Provider code example:
-- Provider uploads a Python function that takes two numbers and returns the sum.
call samooha_by_snowflake_local_db.provider.load_python_into_cleanroom(
$cleanroom_name,
'simple_addition', -- Function name to use in the template
['someval integer', 'added_val integer'], -- Arguments
[], -- No packages needed
'integer', -- Return type
'main', -- Handler for function name
$$
def main(input, added_val):
return input + int(added_val)
$$
);
-- Template passes value from each row to the function, along with a
-- caller-supplied argument named 'increment'
call samooha_by_snowflake_local_db.provider.add_custom_sql_template(
$cleanroom_name,
'simple_python_example',
$$
SELECT val, cleanroom.simple_addition(val, {{ increment | sqlsafe }})
FROM VALUES (5),(8),(12),(39) AS P(val);
$$
);
Security considerations¶
A template must evaluate to a single SELECT query, which is executed by the clean room native application. The template is not executed with the identity of the current user.
The user does not have direct access to any data within the clean room; all access is through the native application via the template results.
Apply a policy filter any time a column is used in your query, even when you define a column name explicitly in the template, or when
the column or table is provided by you. You might change your join or column policies later, or change the column, and forget to update the
template.
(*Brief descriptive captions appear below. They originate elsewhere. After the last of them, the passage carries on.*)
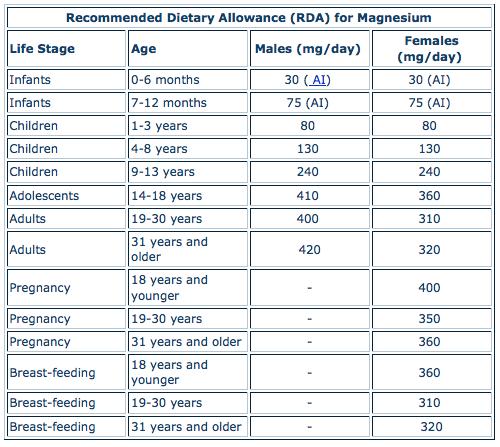 Magnesium RDA Chart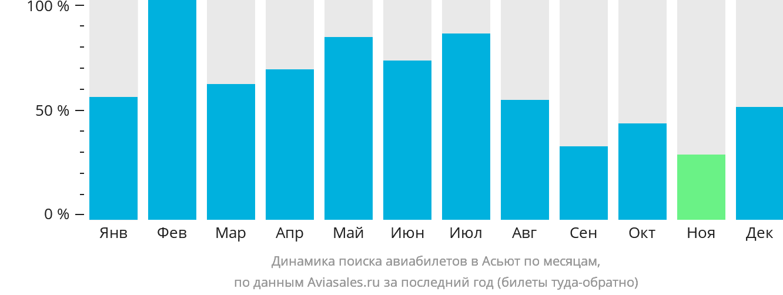 Динамика поиска авиабилетов в Асьют по месяцам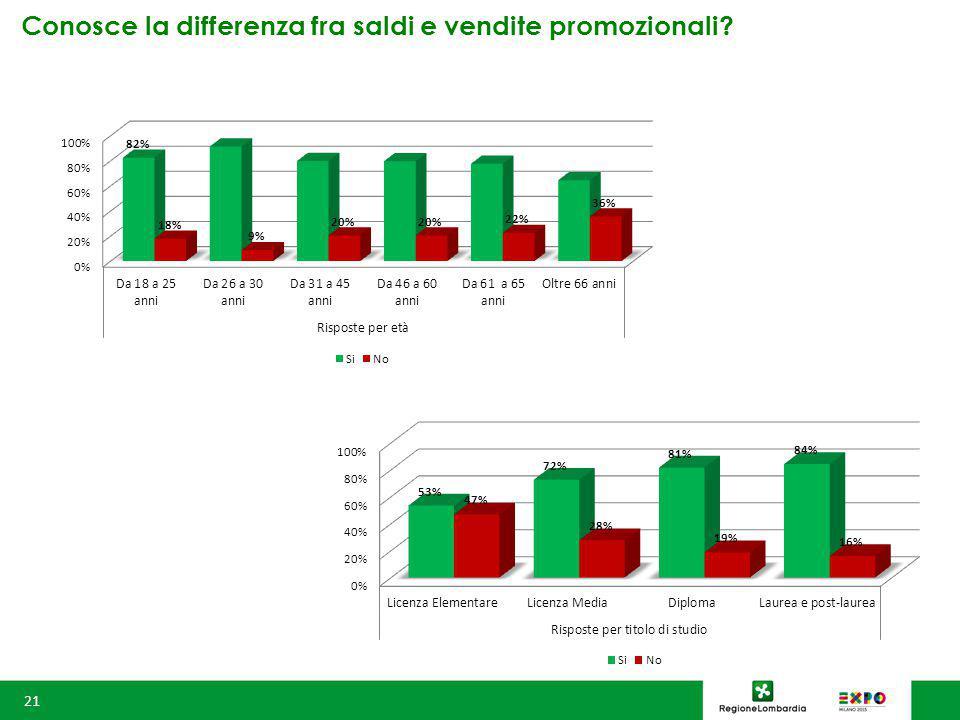 Conosce la differenza fra saldi e vendite promozionali 21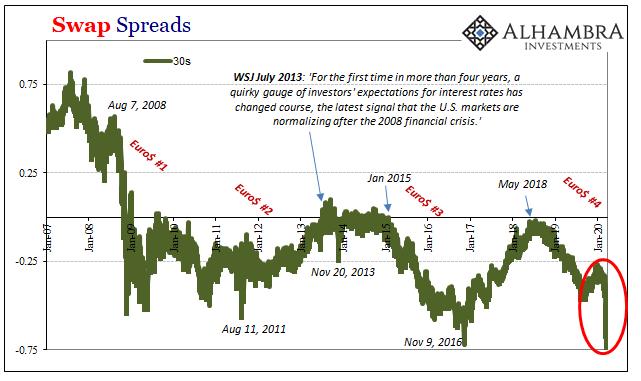 Swap Spreads, 2007-2020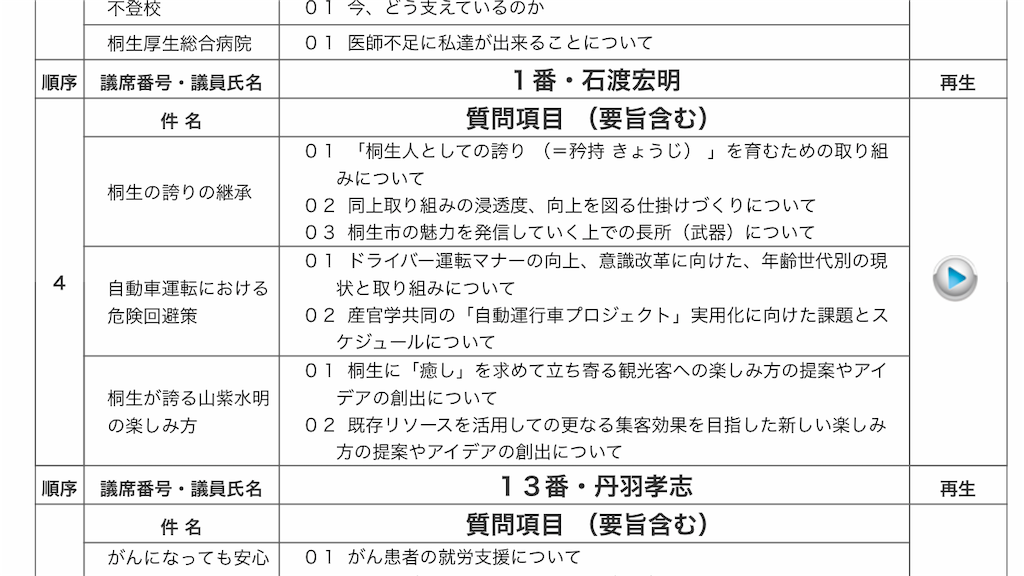 f:id:HIROAKI-ISHIWATA:20190716233844p:image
For any columns provided by the user, you should apply a join_policy
, column_policy
, join_and_column_policy
, or
activation_policy
filter.
Next steps¶
After you’ve mastered the templating system, read the specifics for implementing a clean room with your template type:
Provider templates are templates written by the provider. This is the default use case.
Consumer templates are templates written by the consumer. In some cases, a clean room creator wants to enable the consumer to create, upload, and run their own templates to the clean room.
Activation templates create a results table after a successful run. Depending on the activation template, the results table can either be saved to the provider or consumer’s account outside the clean room, or sent to a third-party activation provider listed in the Activation Hub.
Chained templates allow you to chain together multiple templates where the output of each template is used by the next template in the chain.